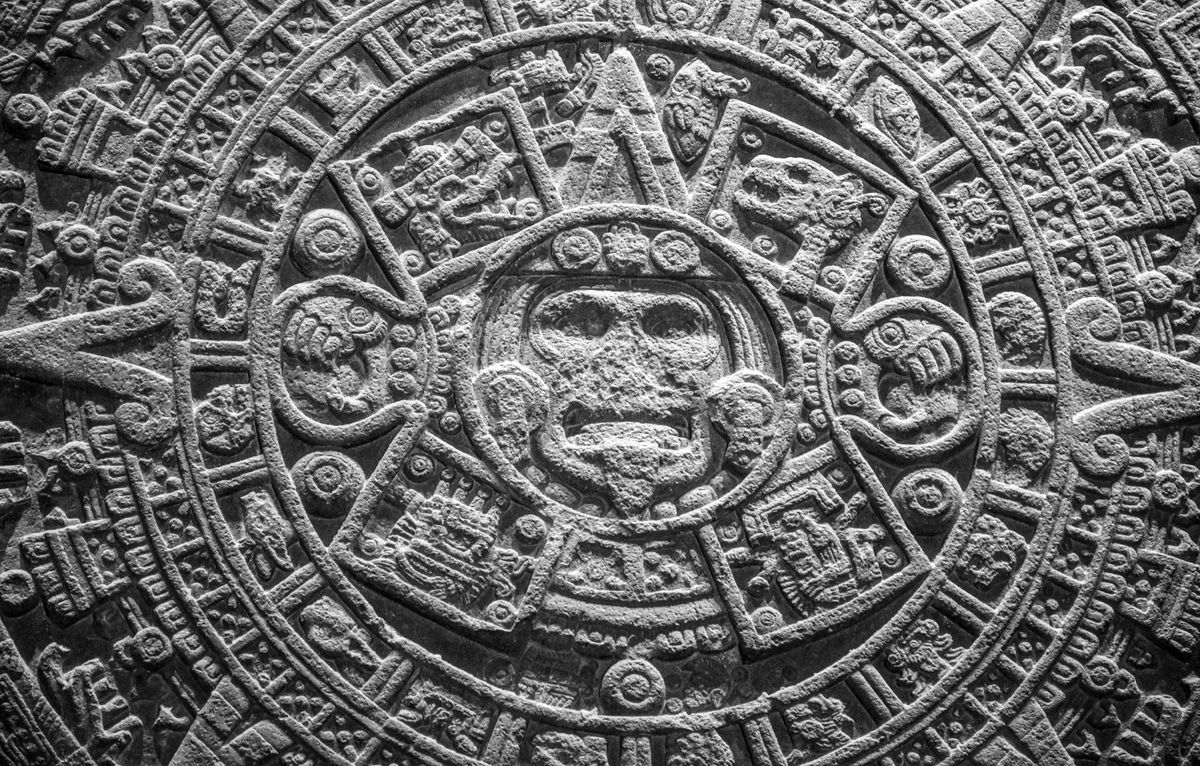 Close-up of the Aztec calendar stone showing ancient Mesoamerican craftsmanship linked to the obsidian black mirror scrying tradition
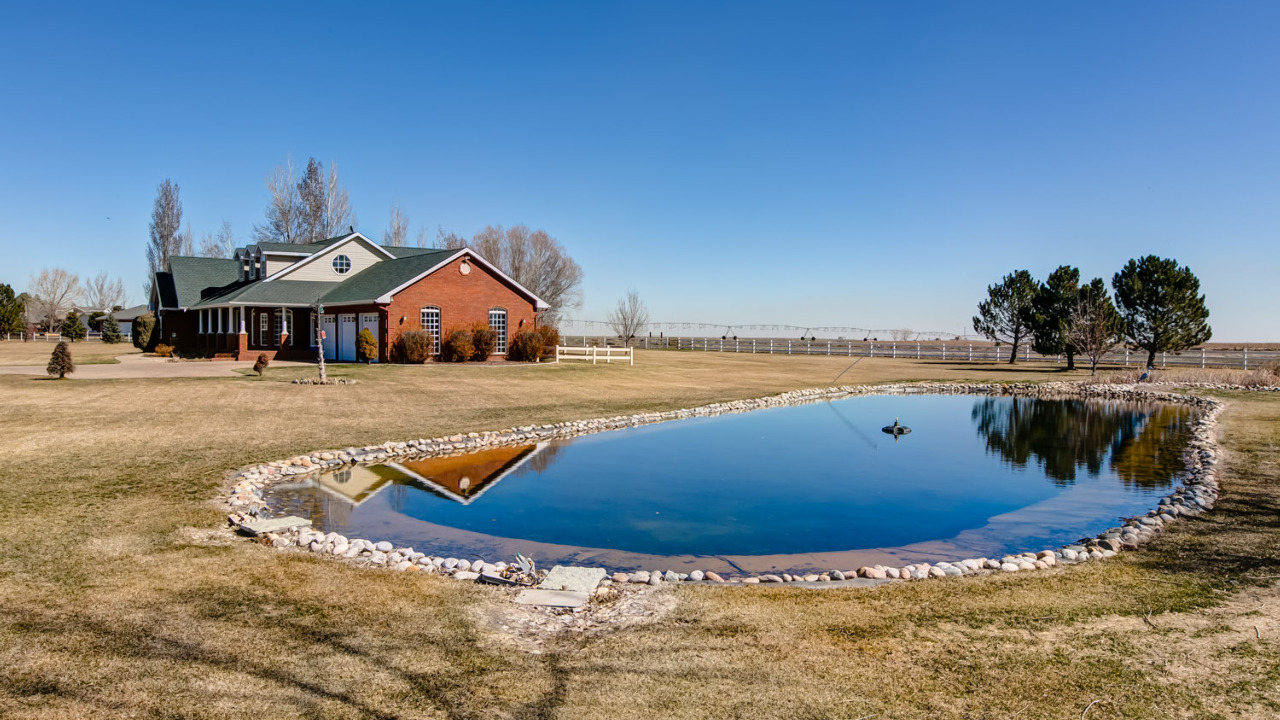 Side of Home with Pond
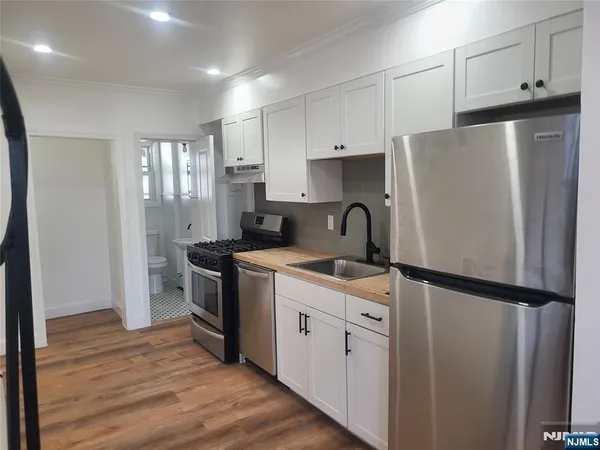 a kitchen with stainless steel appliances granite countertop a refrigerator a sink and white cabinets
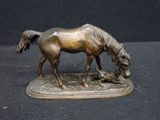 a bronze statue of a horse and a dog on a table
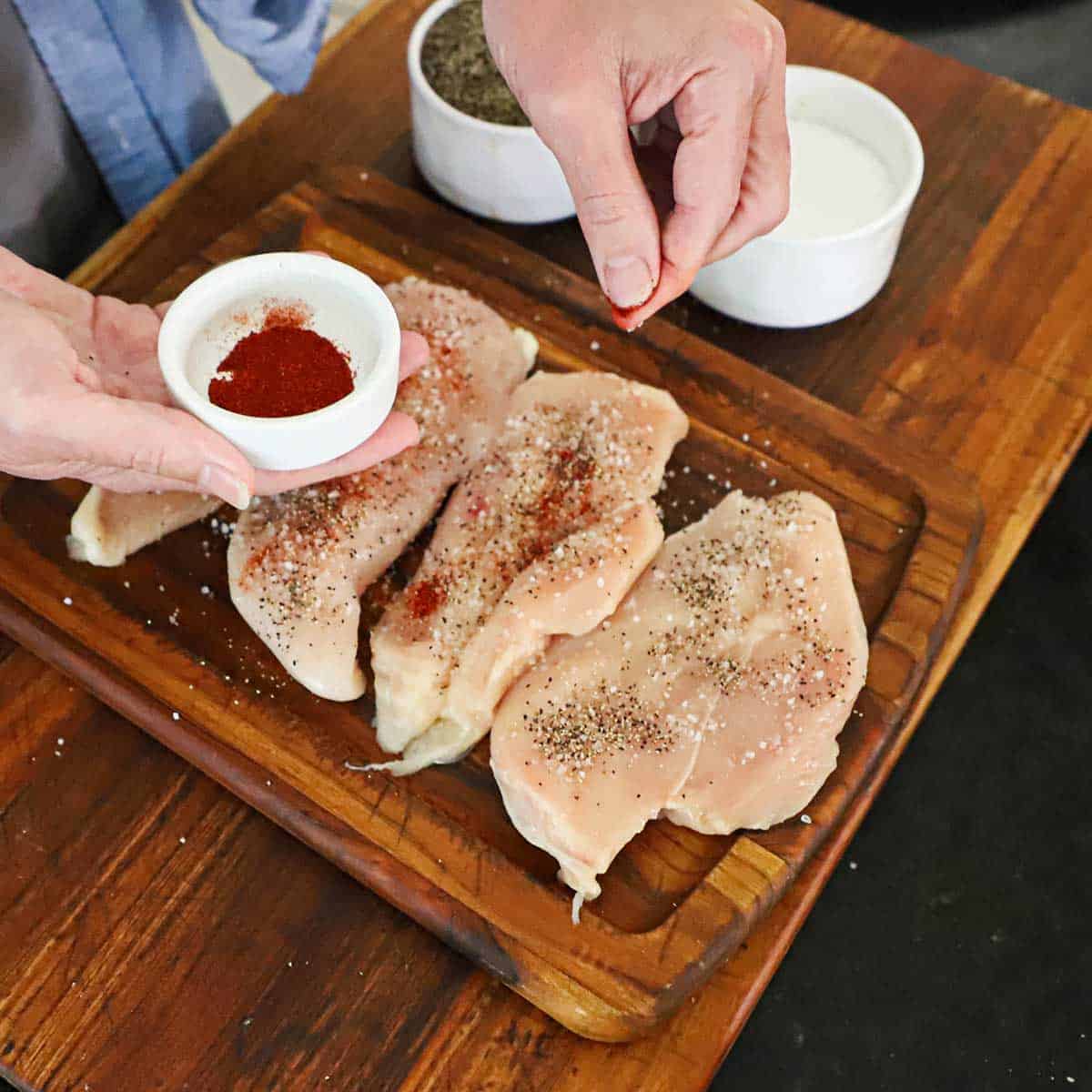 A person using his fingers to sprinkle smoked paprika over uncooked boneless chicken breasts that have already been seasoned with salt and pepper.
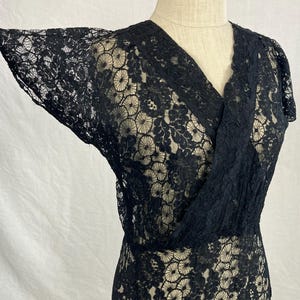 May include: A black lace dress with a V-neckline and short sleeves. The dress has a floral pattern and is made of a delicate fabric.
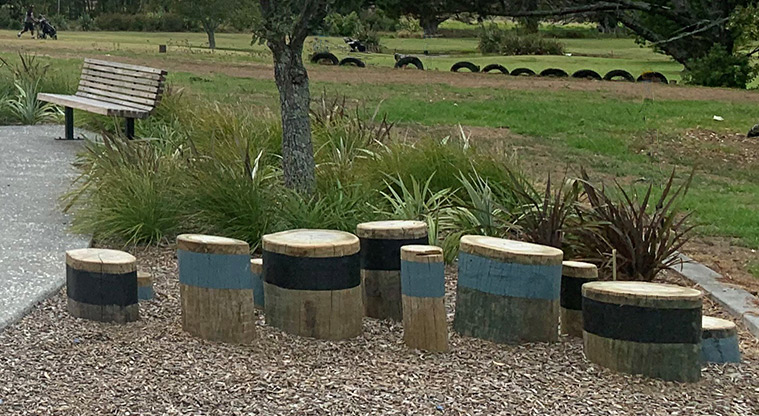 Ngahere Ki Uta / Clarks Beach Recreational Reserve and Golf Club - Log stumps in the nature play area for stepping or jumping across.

---+---

### [Work request]
Repeat every line of the listing above word for word, leaving out the pictures.

### [Finished task]
 Close-up of the Aztec calendar stone showing ancient Mesoamerican craftsmanship linked to the obsidian black mirror scrying tradition
 Side of Home with Pond
 a kitchen with stainless steel appliances granite countertop a refrigerator a sink and white cabinets
 a bronze statue of a horse and a dog on a table
 A person using his fingers to sprinkle smoked paprika over uncooked boneless chicken breasts that have already been seasoned with salt and pepper.
 May include: A black lace dress with a V-neckline and short sleeves. The dress has a floral pattern and is made of a delicate fabric.
 Ngahere Ki Uta / Clarks Beach Recreational Reserve and Golf Club - Log stumps in the nature play area for stepping or jumping across.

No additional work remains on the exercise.